— Passage given —
****
Chat Pile: The Best of What’s Next

For years, Paste has introduced exciting, up-and-coming artists to our readers. This is the return of The Best of What’s Next, a monthly profile column which highlights new acts with big potential—the artists you’ll want to tell your friends about the minute you first hear their music. Explore them all here.


As members of the Oklahoma City noise-rock band Chat Pile humored me with answers to my questions about how they got started and how the nation’s deadliest domestic terrorist attack happening in their own backyard may have influenced their terrifyingly great new album, God’s Country, I found an opening to ask a question that had been burning in the back of my mind. “Can you tell me about the influences behind the song ‘Grimace_Smoking_Weed.jpeg’?”

Before the song ended up as the closer on their debut full-length, it started as a joke on the band’s Bandcamp page, with that URL tucked away underneath the band’s bio and contact information. That later morphed into an amazing T-shirt idea, with the red-eyed McDonald’s character clutching a bong in a field of cannabis plants. But what the song achieves as a final casket slam on the album is nothing short of monumental. The record is full of warped and ugly narratives that draw from not only Chat Pile’s unique experiences as “Okies,” but also from a world that can no longer keep its cruelty hidden. So when I ask the question after becoming familiar with the nightmarish nine-minute epic, I ask it in all seriousness, expecting a serious answer.
****
— Dataset records —
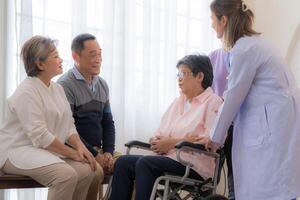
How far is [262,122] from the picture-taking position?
1879 mm

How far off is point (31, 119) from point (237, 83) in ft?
3.23

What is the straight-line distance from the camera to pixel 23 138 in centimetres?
217

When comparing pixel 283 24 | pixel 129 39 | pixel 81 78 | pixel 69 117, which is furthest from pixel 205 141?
pixel 283 24

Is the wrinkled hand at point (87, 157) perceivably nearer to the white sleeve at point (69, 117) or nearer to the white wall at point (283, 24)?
the white sleeve at point (69, 117)

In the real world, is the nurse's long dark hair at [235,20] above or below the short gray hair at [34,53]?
above

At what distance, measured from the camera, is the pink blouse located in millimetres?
2244

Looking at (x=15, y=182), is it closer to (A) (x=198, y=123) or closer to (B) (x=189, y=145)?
(B) (x=189, y=145)

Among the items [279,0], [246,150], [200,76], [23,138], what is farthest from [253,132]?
[279,0]

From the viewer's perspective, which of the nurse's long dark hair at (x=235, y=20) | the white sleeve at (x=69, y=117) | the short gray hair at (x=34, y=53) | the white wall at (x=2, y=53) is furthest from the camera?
the white wall at (x=2, y=53)

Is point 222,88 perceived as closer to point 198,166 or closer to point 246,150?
point 198,166

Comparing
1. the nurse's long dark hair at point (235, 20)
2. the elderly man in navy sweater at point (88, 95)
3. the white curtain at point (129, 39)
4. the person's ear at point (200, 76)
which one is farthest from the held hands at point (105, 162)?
the nurse's long dark hair at point (235, 20)

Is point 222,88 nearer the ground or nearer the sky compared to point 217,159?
nearer the sky

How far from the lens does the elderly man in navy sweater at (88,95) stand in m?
2.52

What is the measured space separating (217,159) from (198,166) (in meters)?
0.11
****
— What the exercise asks —
Continue the Chat Pile profile above, starting after its final sentence.

— Response to the task —
The song, the band tells me, deals with a phenomenon that happens in many cases of extreme abuse where victims lose memories, only to replace them with fantasies that they use to explain their loss of time and trauma. The victims live with those stories before eventually having their true memories of the abuse come flooding back. A huge film buff, Chat Pile lead singer Raygun Busch explains that he used Gregg Araki’s 2004 film Mysterious Skin and the 1986 film In a Glass Cage by Agusti Villaronga as reference points for the protagonist’s unraveling mind in the song. As in the former film, alien abduction is cited in many cases of this kind of trauma-related memory loss. With the song, however, Busch chose to use the image of “Grimace Smoking Weed” that the band had joked about for so long as the song’s central demonic tormentor.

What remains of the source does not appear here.